The Amicable Contributors site combines the cutting-edge AI techniques with crowdsourcing for historical data acquisition and consultation in innovative ways. More than that, as Litvine continues: “the resulting dataset will provide an unprecedented view of London’s property market from the 1690s to the mid-19th century”.

Crowdsourcing is a deliberate choice. Geotagging a location within an urban area is not very precise and historic gazetteers are not always sufficient wayfinders. With over half a million policies to geolocate, crowdsourcing can improve accuracy. But this is also fun detective work.
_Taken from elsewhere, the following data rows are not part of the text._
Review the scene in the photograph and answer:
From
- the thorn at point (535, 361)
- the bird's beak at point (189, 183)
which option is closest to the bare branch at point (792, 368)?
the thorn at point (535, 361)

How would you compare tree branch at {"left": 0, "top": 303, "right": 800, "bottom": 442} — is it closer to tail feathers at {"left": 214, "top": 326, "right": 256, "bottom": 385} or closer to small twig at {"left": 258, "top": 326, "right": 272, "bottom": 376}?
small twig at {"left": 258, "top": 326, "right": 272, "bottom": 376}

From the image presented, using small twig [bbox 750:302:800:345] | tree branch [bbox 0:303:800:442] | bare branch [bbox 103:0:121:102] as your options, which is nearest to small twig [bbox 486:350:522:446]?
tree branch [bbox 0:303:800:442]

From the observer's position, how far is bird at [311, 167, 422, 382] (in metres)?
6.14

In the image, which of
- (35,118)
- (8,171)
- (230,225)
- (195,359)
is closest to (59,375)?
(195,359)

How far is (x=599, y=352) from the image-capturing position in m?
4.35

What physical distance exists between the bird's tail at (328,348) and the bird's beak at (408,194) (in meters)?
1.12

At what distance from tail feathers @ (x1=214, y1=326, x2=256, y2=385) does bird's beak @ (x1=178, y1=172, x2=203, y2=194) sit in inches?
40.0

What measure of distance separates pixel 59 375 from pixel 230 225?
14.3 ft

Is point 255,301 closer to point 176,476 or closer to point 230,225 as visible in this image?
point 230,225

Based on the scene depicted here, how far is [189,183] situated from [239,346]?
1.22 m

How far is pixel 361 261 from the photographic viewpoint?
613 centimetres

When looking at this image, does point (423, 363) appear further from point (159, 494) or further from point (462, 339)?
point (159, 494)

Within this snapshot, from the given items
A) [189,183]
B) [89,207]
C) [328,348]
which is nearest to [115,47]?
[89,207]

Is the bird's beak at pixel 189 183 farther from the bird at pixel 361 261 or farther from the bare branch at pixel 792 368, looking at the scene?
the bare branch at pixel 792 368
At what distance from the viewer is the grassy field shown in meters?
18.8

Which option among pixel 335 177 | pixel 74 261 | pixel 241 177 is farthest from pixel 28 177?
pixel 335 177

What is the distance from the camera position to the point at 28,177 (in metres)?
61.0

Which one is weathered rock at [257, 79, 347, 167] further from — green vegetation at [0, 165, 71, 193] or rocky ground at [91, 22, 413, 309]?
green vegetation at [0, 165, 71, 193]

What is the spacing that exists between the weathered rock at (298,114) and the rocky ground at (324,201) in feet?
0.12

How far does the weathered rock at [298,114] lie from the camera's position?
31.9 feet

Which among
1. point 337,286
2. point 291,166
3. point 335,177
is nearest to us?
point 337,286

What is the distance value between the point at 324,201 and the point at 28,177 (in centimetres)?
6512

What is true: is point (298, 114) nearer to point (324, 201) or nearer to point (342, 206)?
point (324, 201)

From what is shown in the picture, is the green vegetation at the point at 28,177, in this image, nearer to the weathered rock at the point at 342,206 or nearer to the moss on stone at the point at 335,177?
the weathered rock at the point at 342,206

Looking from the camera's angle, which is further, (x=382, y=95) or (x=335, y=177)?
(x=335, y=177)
Locating these buildings across London using beautiful historical maps is an engaging way to discover these archives. Aviva hopes to make the completed maps publicly available in the future.

 
Dr Alexis Litvine
Project Lead and CAMPOP Senior Researcher
The resulting dataset will be one of the most detailed views of the London property market from the 1690s to the mid-19th century, revealing changes in the fabric of the city, and its economy during a key phase of its expansion".